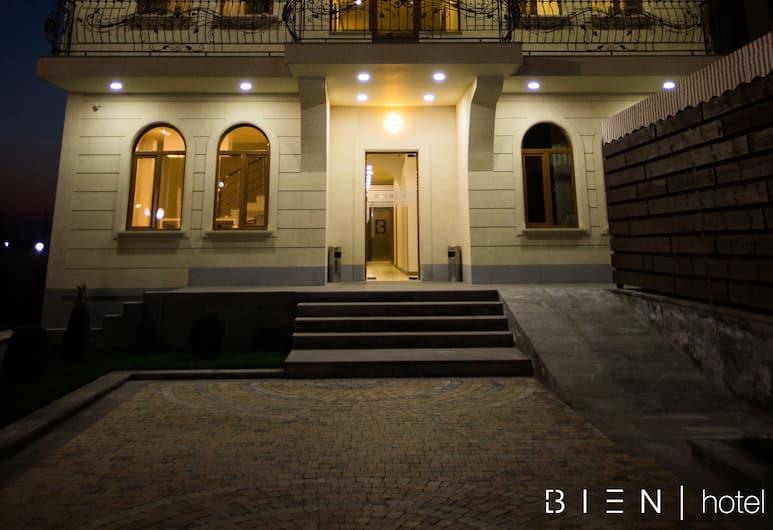 Bien hotel, Yerevan, Voorkant hotel - avond/nacht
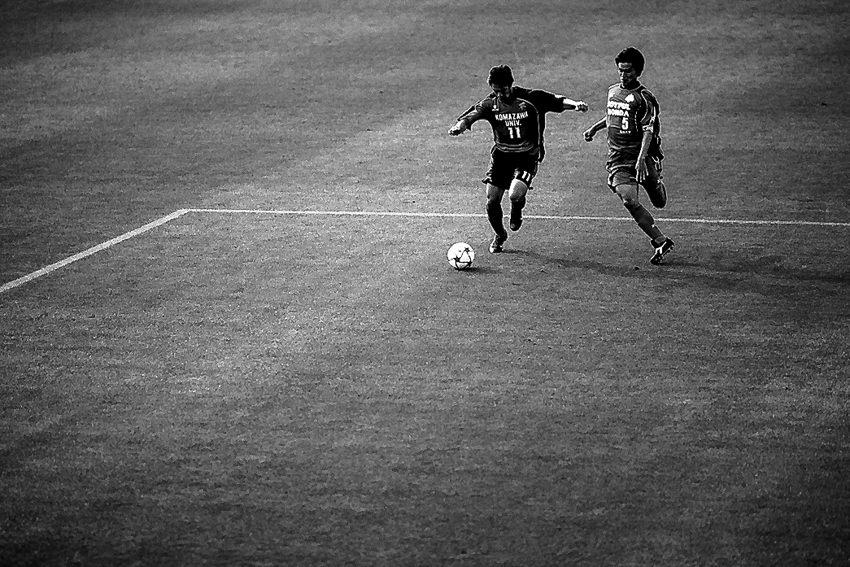 Football players running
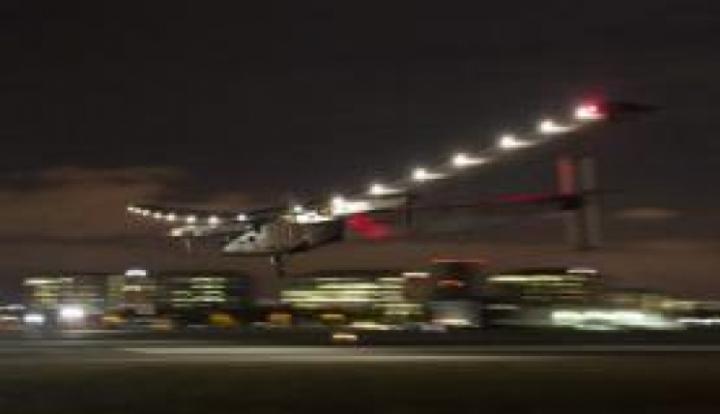 Após três dias de viagem, avião solar chega à Califórnia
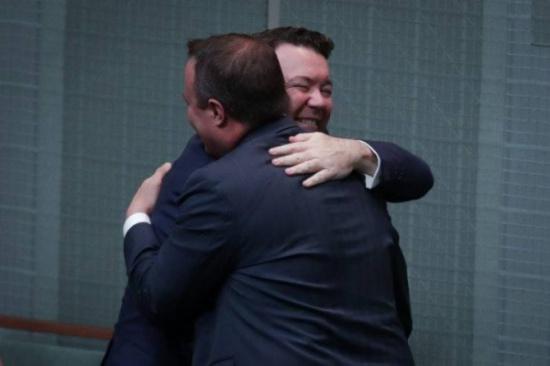 صور| أول نائب استرالي يعرض من داخل البرلمان الزواج على شريكه المثلي!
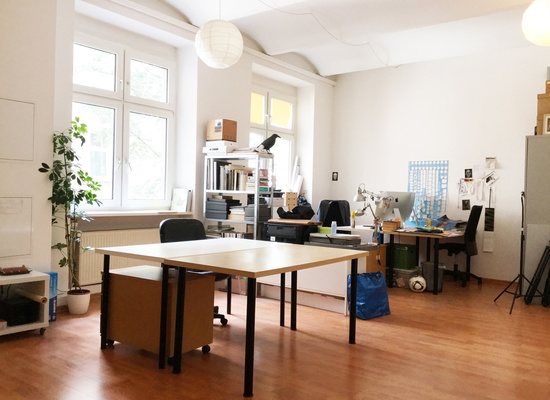 Büroplatz Maybachufer Berlin Office Desk Space Workplace Büro Atelierplatz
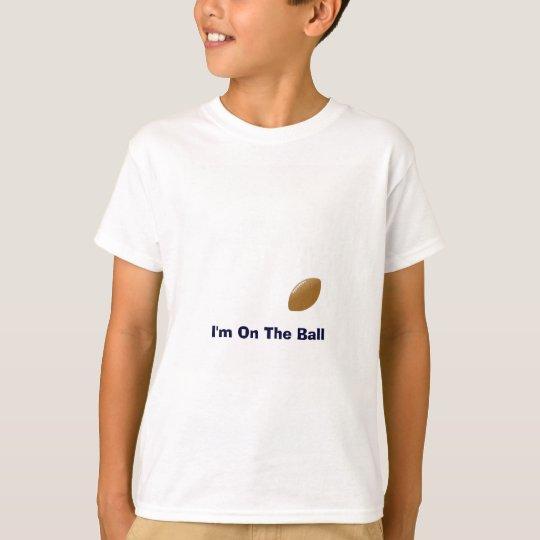 Su camisa del fútbol con la bola en la camiseta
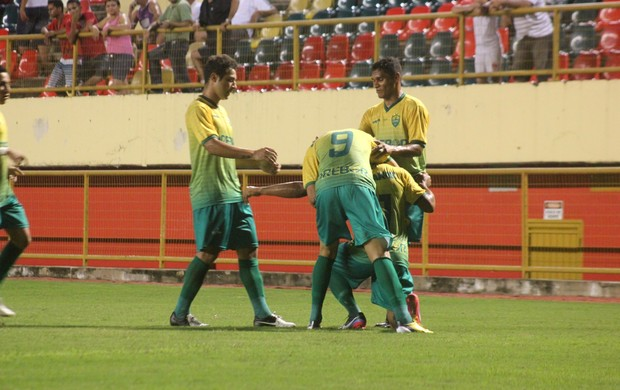 Jogadores do Cuiabá comemoram gol contra o Rio Branco na Arena da Floresta (Foto: João Paulo Maia)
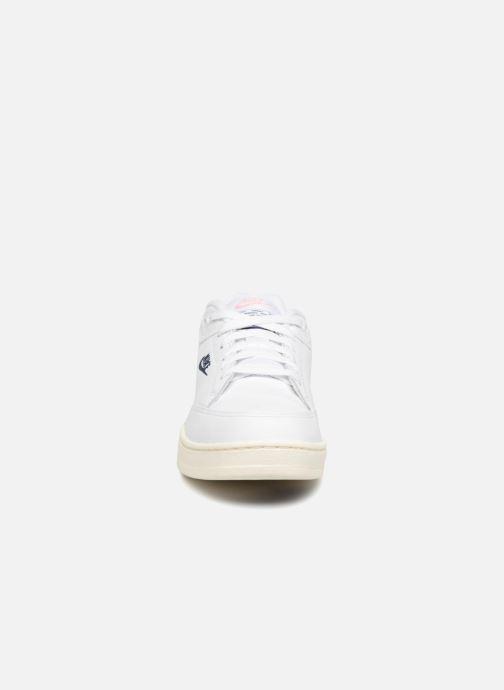 buy popular 379c9 96505 Baskets Nike Grandstand Ii Blanc vue portées chaussures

## TASK TO CARRY OUT
Quote the material above exactly, from the line holding "Jogadores do Cuiabá" through its last line, including both. Omit the pictures.

## TASK ANSWER
 Jogadores do Cuiabá comemoram gol contra o Rio Branco na Arena da Floresta (Foto: João Paulo Maia)
 buy popular 379c9 96505 Baskets Nike Grandstand Ii Blanc vue portées chaussures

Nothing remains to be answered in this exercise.